● **Records provided**:

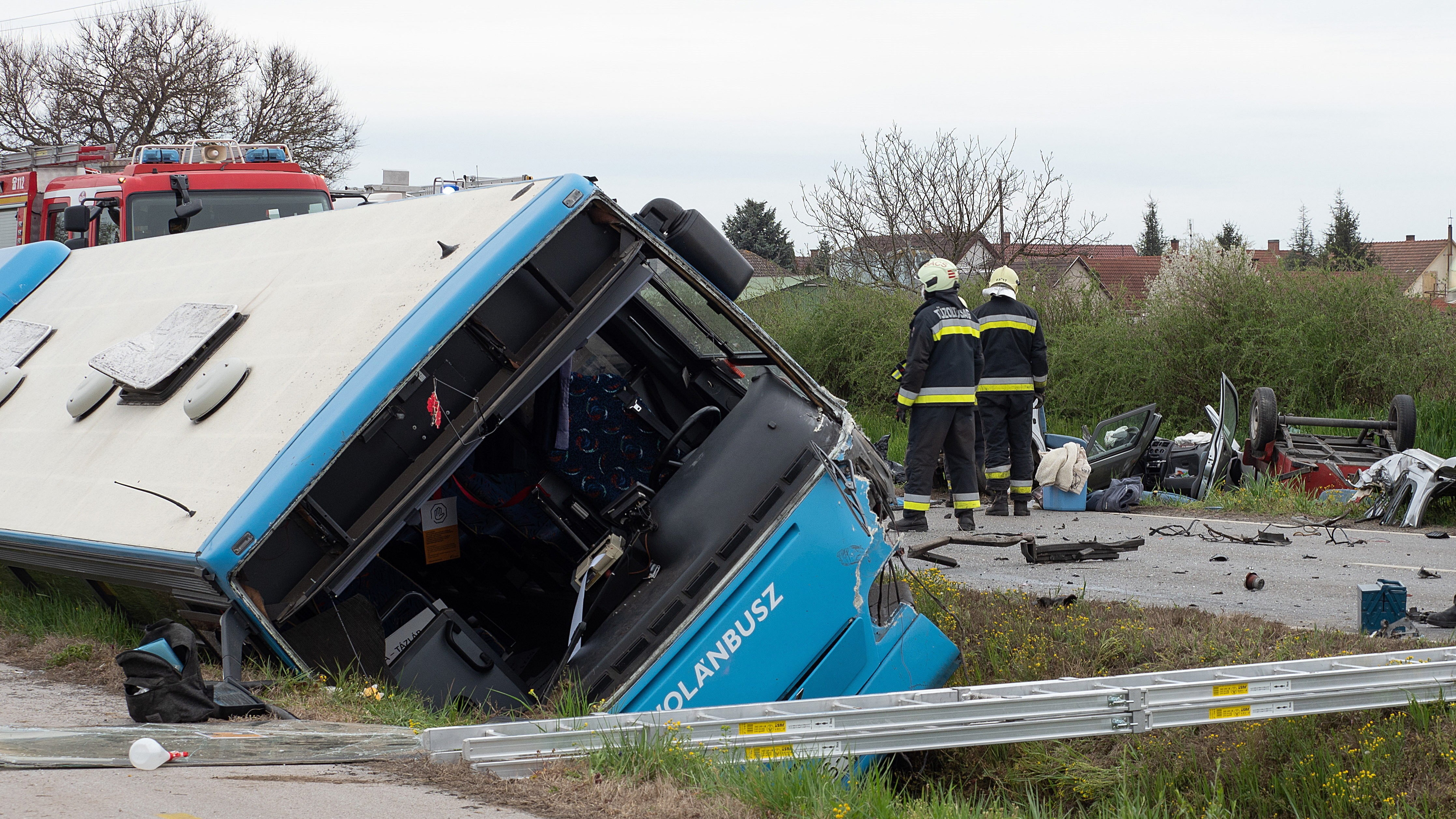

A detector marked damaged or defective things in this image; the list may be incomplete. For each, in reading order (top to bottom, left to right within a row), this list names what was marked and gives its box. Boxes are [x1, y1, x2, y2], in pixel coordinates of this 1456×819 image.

broken glass shard [0, 318, 54, 368]
broken glass shard [89, 301, 239, 390]
overturned blue bus [0, 176, 961, 711]
overturned car [0, 176, 961, 711]
broken bus body panel [0, 176, 961, 711]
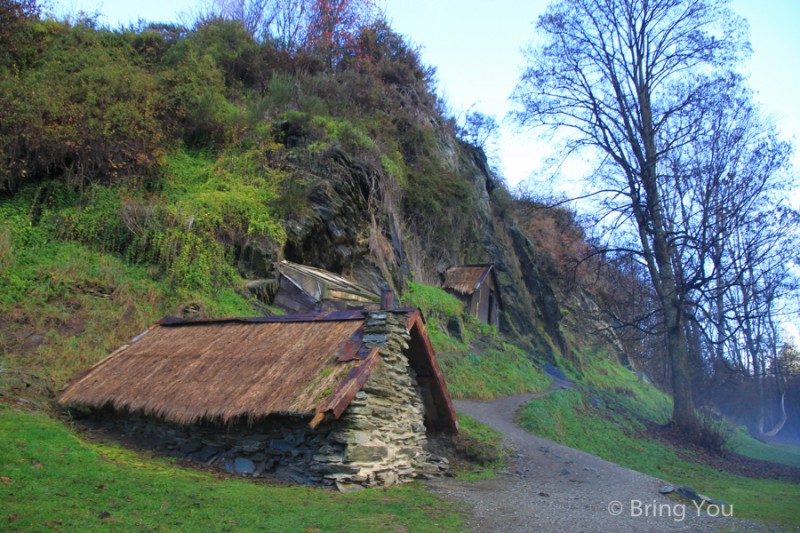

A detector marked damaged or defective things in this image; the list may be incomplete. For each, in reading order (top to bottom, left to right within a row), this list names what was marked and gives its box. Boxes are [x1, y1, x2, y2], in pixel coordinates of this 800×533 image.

rusty metal roof [444, 262, 494, 296]
rusty metal roof [57, 308, 456, 432]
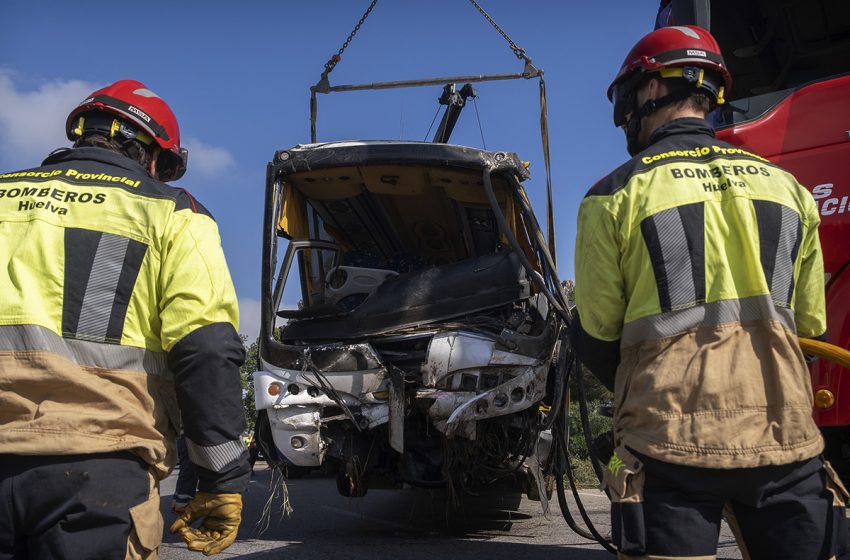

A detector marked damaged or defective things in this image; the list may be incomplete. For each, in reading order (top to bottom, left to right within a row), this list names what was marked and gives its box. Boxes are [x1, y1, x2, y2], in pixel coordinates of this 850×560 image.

wrecked vehicle [252, 139, 568, 498]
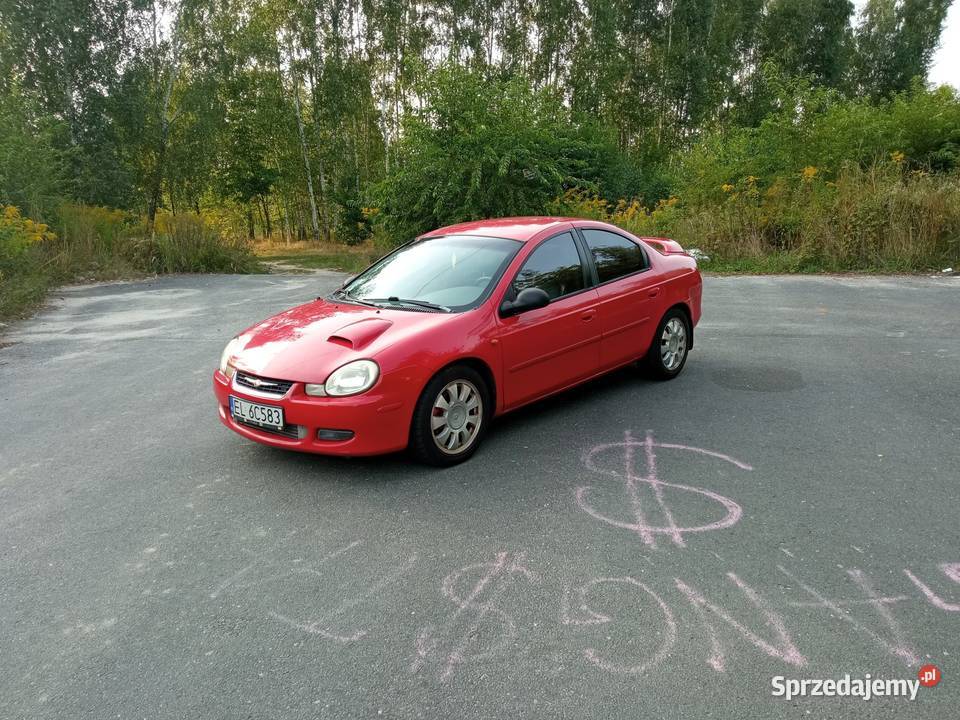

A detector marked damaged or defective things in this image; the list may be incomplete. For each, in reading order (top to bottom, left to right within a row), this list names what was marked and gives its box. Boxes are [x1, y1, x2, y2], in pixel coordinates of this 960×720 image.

cracked asphalt [0, 272, 956, 716]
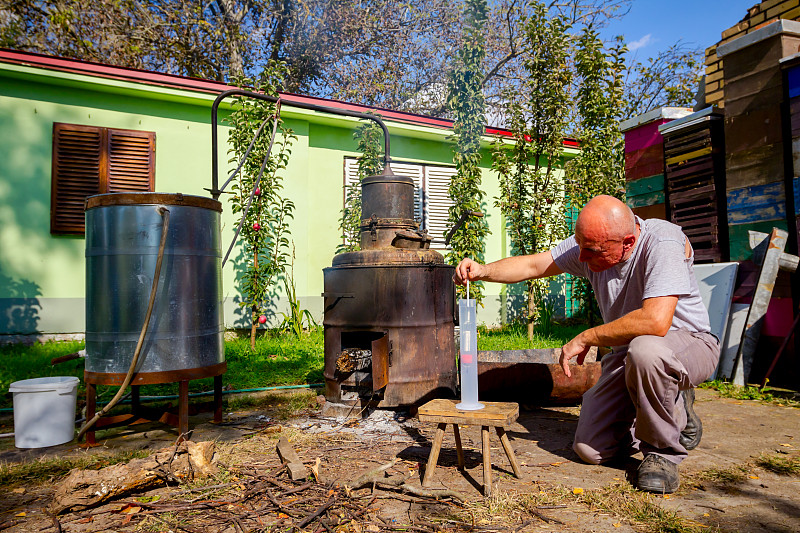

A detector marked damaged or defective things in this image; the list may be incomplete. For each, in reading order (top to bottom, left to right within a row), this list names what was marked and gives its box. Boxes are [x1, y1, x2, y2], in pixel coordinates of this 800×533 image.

rusty firebox [320, 168, 456, 406]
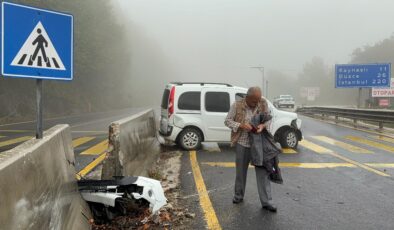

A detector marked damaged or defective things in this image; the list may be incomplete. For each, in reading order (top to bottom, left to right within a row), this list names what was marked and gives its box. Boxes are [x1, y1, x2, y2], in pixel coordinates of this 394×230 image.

broken concrete edge [0, 125, 92, 230]
broken concrete edge [101, 109, 160, 180]
shattered plastic piece [132, 177, 168, 213]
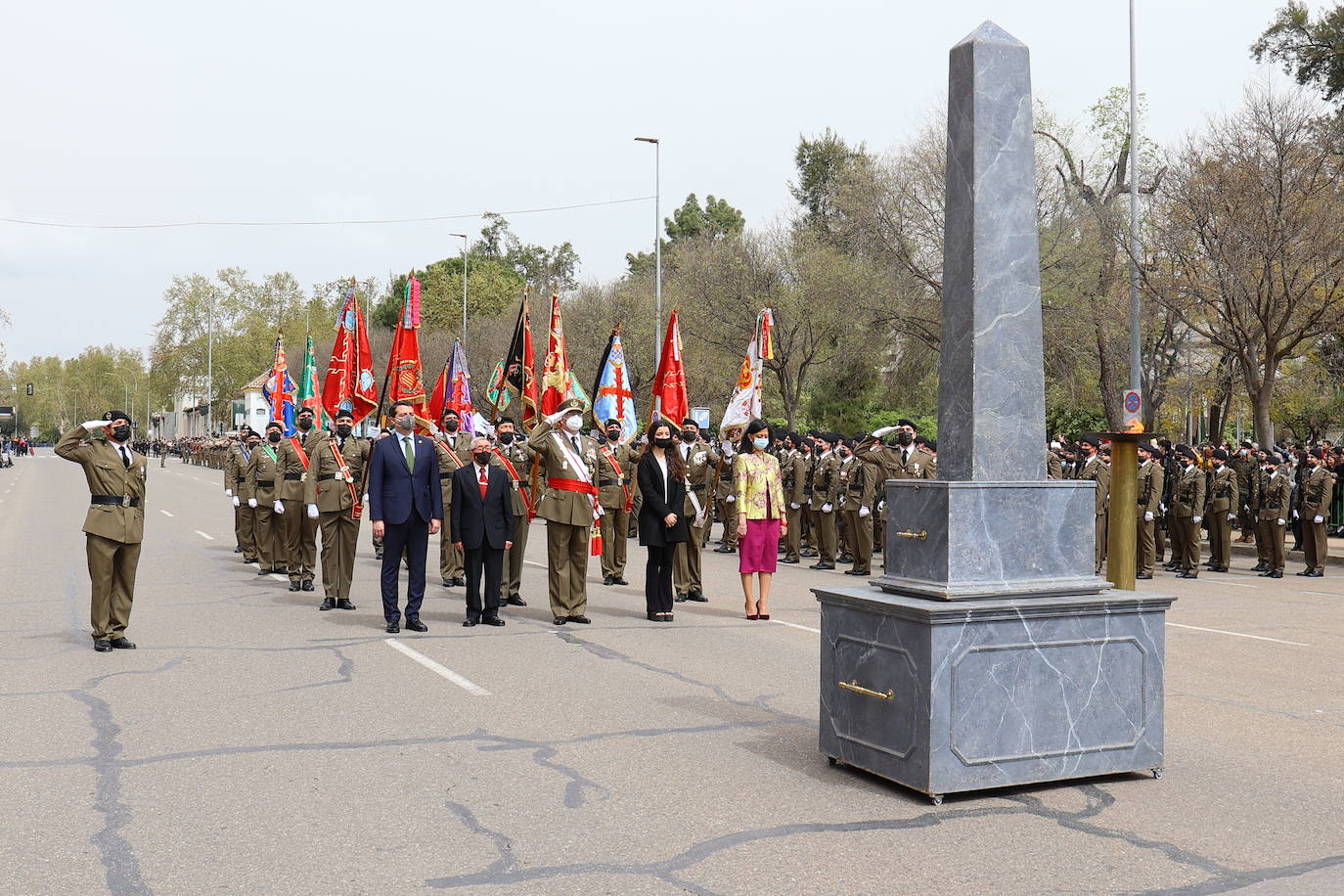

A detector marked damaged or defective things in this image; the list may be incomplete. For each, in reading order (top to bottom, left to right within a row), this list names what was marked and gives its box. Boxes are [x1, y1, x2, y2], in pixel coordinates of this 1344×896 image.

cracked pavement [2, 456, 1344, 896]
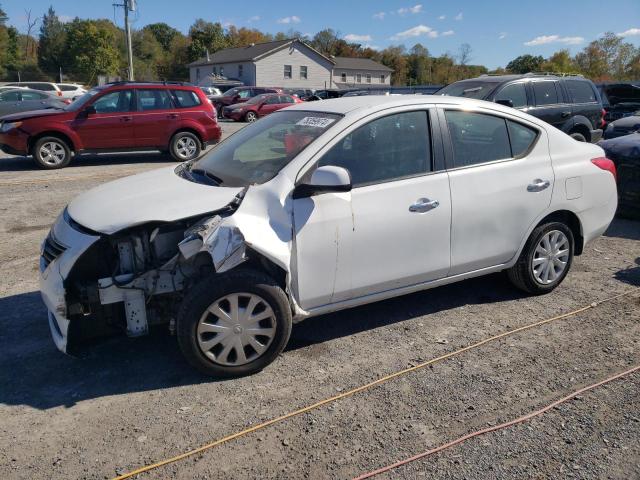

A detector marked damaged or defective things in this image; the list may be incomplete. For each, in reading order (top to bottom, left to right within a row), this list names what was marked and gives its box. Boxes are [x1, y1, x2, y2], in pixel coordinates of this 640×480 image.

bent hood [67, 166, 242, 235]
damaged white sedan [38, 95, 616, 376]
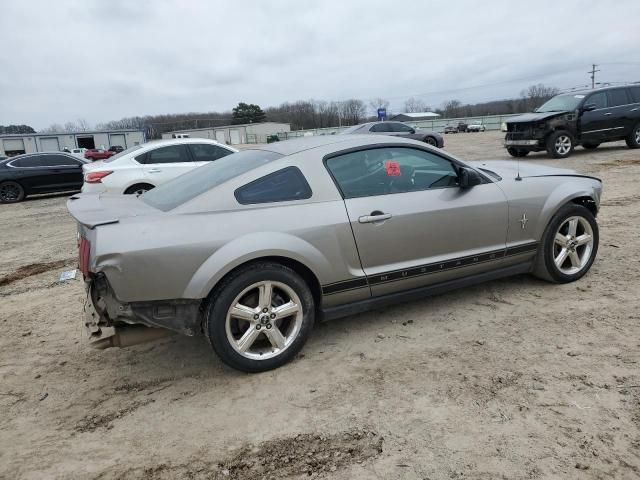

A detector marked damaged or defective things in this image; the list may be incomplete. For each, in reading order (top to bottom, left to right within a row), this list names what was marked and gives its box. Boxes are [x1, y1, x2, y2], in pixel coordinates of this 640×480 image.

damaged suv [504, 85, 640, 158]
mustang rear bumper damage [82, 274, 201, 348]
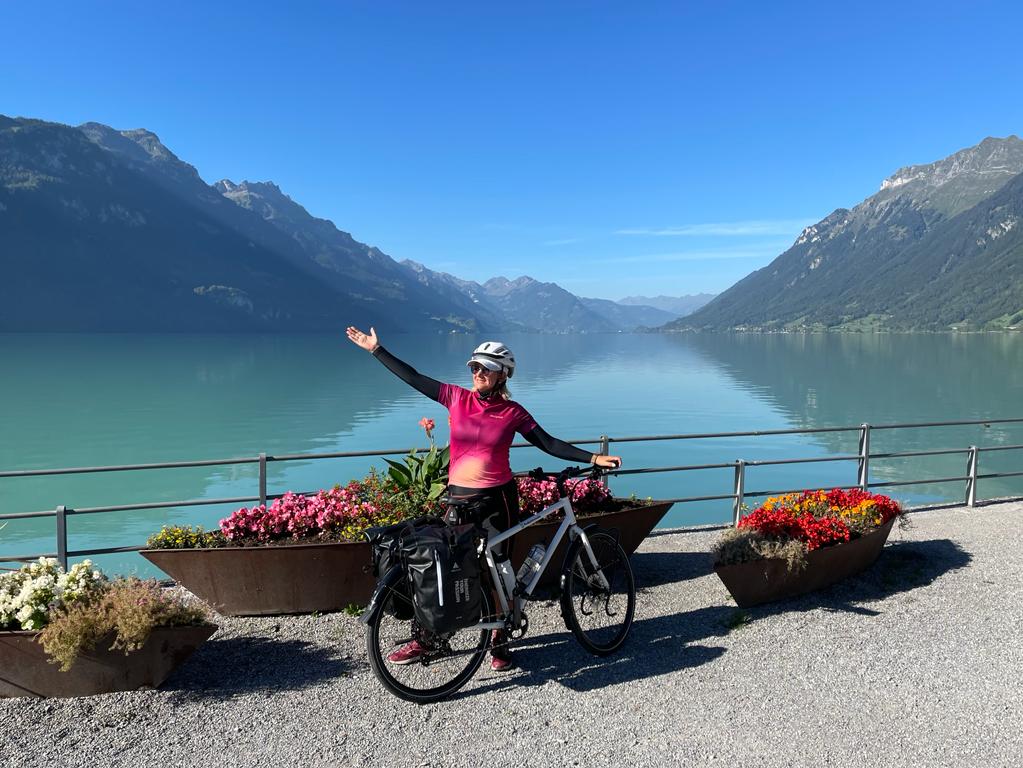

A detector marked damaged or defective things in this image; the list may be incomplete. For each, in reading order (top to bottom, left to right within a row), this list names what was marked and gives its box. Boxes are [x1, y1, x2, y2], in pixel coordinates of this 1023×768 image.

rusty corten planter [139, 540, 372, 616]
rusty corten planter [508, 498, 676, 588]
rusty corten planter [712, 520, 896, 608]
rusty corten planter [0, 624, 216, 704]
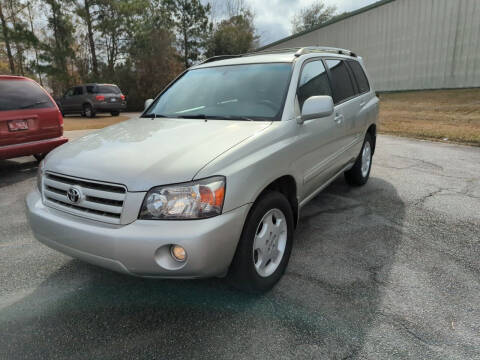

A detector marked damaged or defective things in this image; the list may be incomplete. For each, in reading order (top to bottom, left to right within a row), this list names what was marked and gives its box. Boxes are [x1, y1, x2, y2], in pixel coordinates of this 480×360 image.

● **What needs to be done**: Write out the material exactly as it stands, omitting every picture.

● **Answer to the problem**:
A detector marked damaged or defective things in this image; the list may be incomplete. For each, in reading order (top to bottom, left to right within a row), this list names what was marked and gives its box. Boxes are [x1, y1, x2, y2], in pixel coordinates of this 1456×819 image.

broken glass shard [0, 318, 54, 368]
broken glass shard [89, 301, 239, 390]
overturned blue bus [0, 176, 961, 711]
overturned car [0, 176, 961, 711]
broken bus body panel [0, 176, 961, 711]

A detector marked damaged or defective things in this image; the list may be incomplete. For each, in reading order (top to bottom, left to right within a row), this list names what was marked and gives its box. Boxes are [x1, y1, x2, y2], in pixel coordinates of this 800×533 image.

rusty metal roof [444, 262, 494, 296]
rusty metal roof [57, 308, 456, 432]

A detector marked damaged or defective things in this image; the list may be incomplete. For each, in reading order (top to bottom, left to right within a row), this list names what was marked and gives its box. Boxes are [x1, y1, x2, y2], in pixel coordinates of this 850×560 image.

wrecked vehicle [252, 139, 568, 498]

A detector marked damaged or defective things in this image; the list may be incomplete. For each, in reading order (top to bottom, left to right within a row), this list names what was marked and gives its box. Boxes are [x1, y1, x2, y2], in pixel coordinates of this 960×720 image.

cracked asphalt [0, 272, 956, 716]

A detector marked damaged or defective things in this image; the list may be incomplete. For each, in reading order (top to bottom, left to right within a row), this list names what was marked and gives its box. Boxes are [x1, y1, x2, y2], in pixel coordinates of this 800×533 image.

rusty firebox [320, 168, 456, 406]

A detector marked damaged or defective things in this image; the list may be incomplete. For each, in reading order (top to bottom, left to right within a row), this list names what was marked and gives its box. Boxes are [x1, y1, x2, y2], in pixel coordinates of this 394×230 image.

broken concrete edge [0, 125, 92, 230]
broken concrete edge [101, 109, 160, 180]
shattered plastic piece [132, 177, 168, 213]

A detector marked damaged or defective things in this image; the list may be incomplete. For each, in reading order (top to bottom, left to right within a row), this list names what was marked and gives its box. Boxes are [x1, y1, x2, y2], in pixel coordinates of this 1344×896 image.

cracked pavement [2, 456, 1344, 896]

A detector marked damaged or defective things in this image; the list may be incomplete. For each, in reading order (top to bottom, left to right within a row), this list names what was marked and gives its box. Boxes are [x1, y1, x2, y2], in pixel coordinates of this 640×480 image.

bent hood [67, 166, 242, 235]
damaged white sedan [38, 95, 616, 376]

A detector marked damaged or defective things in this image; the list may be incomplete. For each, in reading order (top to bottom, left to right within a row), this list names what was marked and gives its box. Boxes are [x1, y1, x2, y2], in pixel coordinates of this 640×480 image.

damaged suv [504, 85, 640, 158]
mustang rear bumper damage [82, 274, 201, 348]

A detector marked damaged or defective things in this image; the list may be incomplete. For each, in reading order (top to bottom, left to right within a row), this list names what was marked and gives its box. Boxes are [x1, y1, x2, y2], in pixel coordinates of this 1023×768 image.

rusty corten planter [139, 540, 372, 616]
rusty corten planter [508, 498, 676, 588]
rusty corten planter [712, 520, 896, 608]
rusty corten planter [0, 624, 216, 704]

A detector marked damaged or defective things in this image; the list may be incomplete. For each, in reading order (top to bottom, left to right within a row), this list names what was marked and gives its box. Boxes are [x1, y1, x2, y2], in pixel coordinates of this 480×360 image.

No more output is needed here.